I have never seen a PIC or PIC Variant (Picaxe,etc) that will actually source or sink the advertised 25ma at anything near the PIC supply voltage. About the most I could ever get with actual testing is about 19.5ma with the PIC powered at 5V. The voltage droop was nearly 2.2 volts.
With a 3V supply you will never get near 25ma @ 3V on an output pin. Likwise, with a 5V supply you will never get near 25ma @ 5V on an output pin, This info is all hidden deep in the datasheet in the Electrical Specifications.
This applies to nearly all micros, not just PICs.
I generally try to keep the current load on the microcontroller to a miminum by usng either small FETS or bipolar transistors as switches for loads over 10ma, or when the I/O voltage must be maintained. Line Drivers and Level Shifters can also be very useful and can save a lot of grief..
Also consider that each I/O port has a maximum current rating and that the PIC itself has a maximum current rating. Most PICs are rated at ~100ma total current, but check the datasheet to be sure.
For Example: With Eight LEDs all on at the same and each drawing 15ma, the total current will exceed the max current rating of most PIC's. If they are all on the same PORT, the I/O port could easily be damaged, causing all kinds of strange or intermittent problems like no output, wrong timer speeds or flaky peripheral operation. A blown Port could also show up as excessive current draw when no I/Os are turned on or connected to a load.
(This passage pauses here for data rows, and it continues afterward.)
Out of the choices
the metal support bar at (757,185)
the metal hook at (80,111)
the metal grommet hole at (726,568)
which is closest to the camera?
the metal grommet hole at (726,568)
I have a PIC 16F1829 here on my desk that draws about 40 ma when powered up. The only noticable symptom was that the serial baud rates were off by about 10 percent ( timer problem?) One of the I/O ports got overloaded at one time. .
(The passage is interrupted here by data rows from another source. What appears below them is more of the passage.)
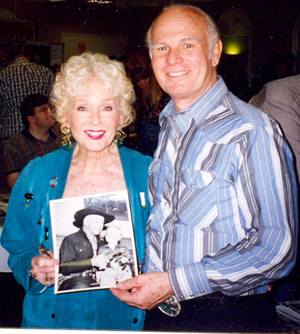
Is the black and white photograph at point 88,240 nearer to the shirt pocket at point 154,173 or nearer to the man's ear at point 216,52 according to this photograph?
the shirt pocket at point 154,173

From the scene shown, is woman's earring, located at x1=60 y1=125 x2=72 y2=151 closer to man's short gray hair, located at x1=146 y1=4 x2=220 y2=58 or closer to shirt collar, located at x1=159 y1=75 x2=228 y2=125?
shirt collar, located at x1=159 y1=75 x2=228 y2=125

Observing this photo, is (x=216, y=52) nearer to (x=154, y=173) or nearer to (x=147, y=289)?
(x=154, y=173)

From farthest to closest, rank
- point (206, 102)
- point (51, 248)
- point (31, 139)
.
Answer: point (31, 139) < point (51, 248) < point (206, 102)

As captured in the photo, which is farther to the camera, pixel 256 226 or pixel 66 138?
pixel 66 138

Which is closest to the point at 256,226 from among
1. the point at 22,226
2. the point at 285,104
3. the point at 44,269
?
the point at 285,104

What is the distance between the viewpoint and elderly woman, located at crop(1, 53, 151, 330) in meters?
1.20

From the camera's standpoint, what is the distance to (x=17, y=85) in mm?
1520

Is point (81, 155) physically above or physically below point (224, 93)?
below

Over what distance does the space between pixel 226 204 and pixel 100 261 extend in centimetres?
44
Speaking of LED's... there is really no good reason to always drive them at 15 ma by using the 330R resistor "recommened" by certain microcontroller suppliers. A 1K or 2K2 resistor reduces the current significantly and in most cases the reduced light intensity is barely noticable, especially with red LEDs and with the modern hi-intensity LEDs. When driving directly from an I/O pin use the highest value resistor that still gives adequate lamp intensity for the application.
Bill
Last edit: William Roth 2015-10-13
I was quite surprised at the amount of droop at 5mA. I normally only take 200uA from the pins and it is not an issue, but I will definitely measure this voltage drop in future. There doesn't seem to be any guide to voltage out versus current in the PIC datasheets (there is for transistors) despite the datasheets being several hundred pages long.
I've added a BC557 to do the switching and the voltage drop at 5mA is hardly measurable.
Older data sheets have charts but the newer ones tend not to. I often refer to a PIC16F877A data sheet for this type of info (reference attachment). It's just a reference since it's not guarenteed to match a newer part exactly but it helps.
You always have the option of using an external pull-up and then to drive the pin high just change it to an input. This puts the pin in High Impedance mode and the external pull-up supplies the voltage. You just have to size the resistor so when you make the pin an output and drive it low, you don't exceed the sink current. This may or may not work per your application but it is an option to consider. Also not as clean in software but once again, just an option.